The policy backdrop also matters. The U.S. grid is now explicitly betting on dispatchable baseload over intermittent generation. That is the macro environment Bitcoin mining needs: stable, firm, abundant power priced at cost of production, not subsidized renewables that distort the dispatch stack.
The gap between letter of intent and equity check is where nuclear programs die in the United States. The falsifiable version of this thesis: if the five project SPVs fail to secure final partner equity commitments by 2027, or if no reactor breaks ground by 2030 as EO 14302 requires, this program is a press release with a price tag attached to it.
The signal to watch is the first named utility committing actual equity. That is when the announcement becomes a project.
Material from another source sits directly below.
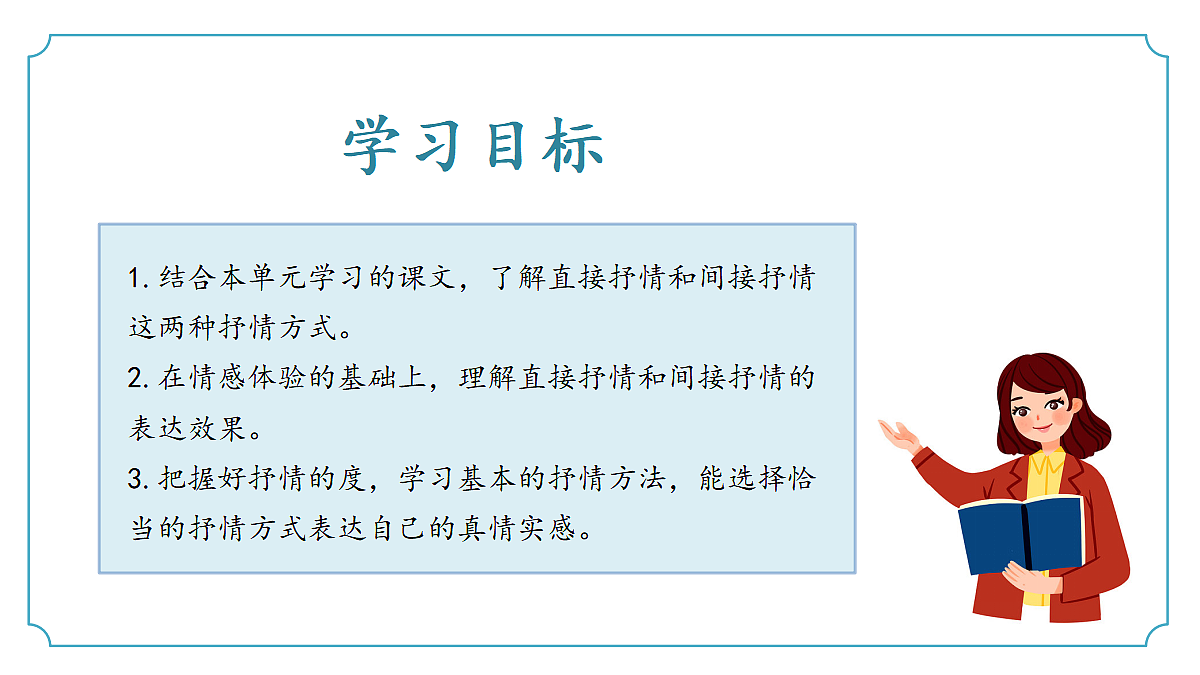 学习目标

1. 结合本单元学习的课文，了解直接抒情和间接抒情这两种抒情方式。

2. 在情感体验的基础上，理解直接抒情和间接抒情的表达效果。

3. 把握好抒情的度，学习基本的抒情方法，能选择恰当的抒情方式表达自己的真情实感。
Long-lead items are the major components that take years to manufacture and can only come from a handful of specialized suppliers: reactor pressure vessels, steam generators, large forgings, and pre-fabricated structural modules. In the Vogtle construction, these were ordered project-by-project under sequential contracts, which created schedule dependencies and cost escalation when any single component was delayed. The DOE program is designed to place bulk, fixed-price orders for all 10 reactors before construction on any individual project begins. If a supplier delivers on fixed-price contracts across a fleet order, the cost discipline that eluded Vogtle becomes achievable. If suppliers cannot hold those prices at scale, the problem recurs.
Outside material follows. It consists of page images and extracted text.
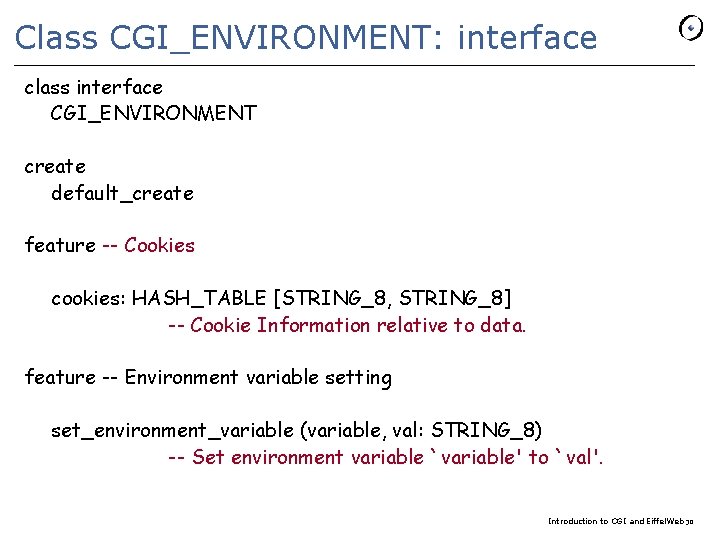 Class CGI_ENVIRONMENT: interface

class interface
CGI_ENVIRONMENT

create
default_create

feature -- Cookies

cookies: HASH_TABLE [STRING_8, STRING_8]
-- Cookie Information relative to data.

feature -- Environment variable setting

set_environment_variable (variable, val: STRING_8)
-- Set environment variable `variable' to `val'.

Introduction to CGI and EiffelWeb 30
New firm baseload changes the supply side of the power market. More always-on, dispatchable generation means more hours where supply exceeds inflexible demand, creating the surplus windows where behind-the-meter and grid-interactive miners operate at their best economics. It also reinforces the structural case for mining as a flexible load resource: as data centers lock up capacity through long-term PPAs, miners fill the role of demand that can absorb surplus and curtail during scarcity. That is a feature, not a vulnerability.
Letters of intent are not binding commitments. The DOE's conditional loan does not disburse until each partner commits $500M in equity. History is not encouraging: the VC Summer project in South Carolina had regulatory approvals, partial construction, and billions already spent before its utility partners abandoned it in 2017. The unnamed status of the seven LOI signatories at this stage means there is no public accountability mechanism yet. Until a utility puts equity on the table and allows its name to be attached to a specific project, the program remains a framework, not a construction schedule.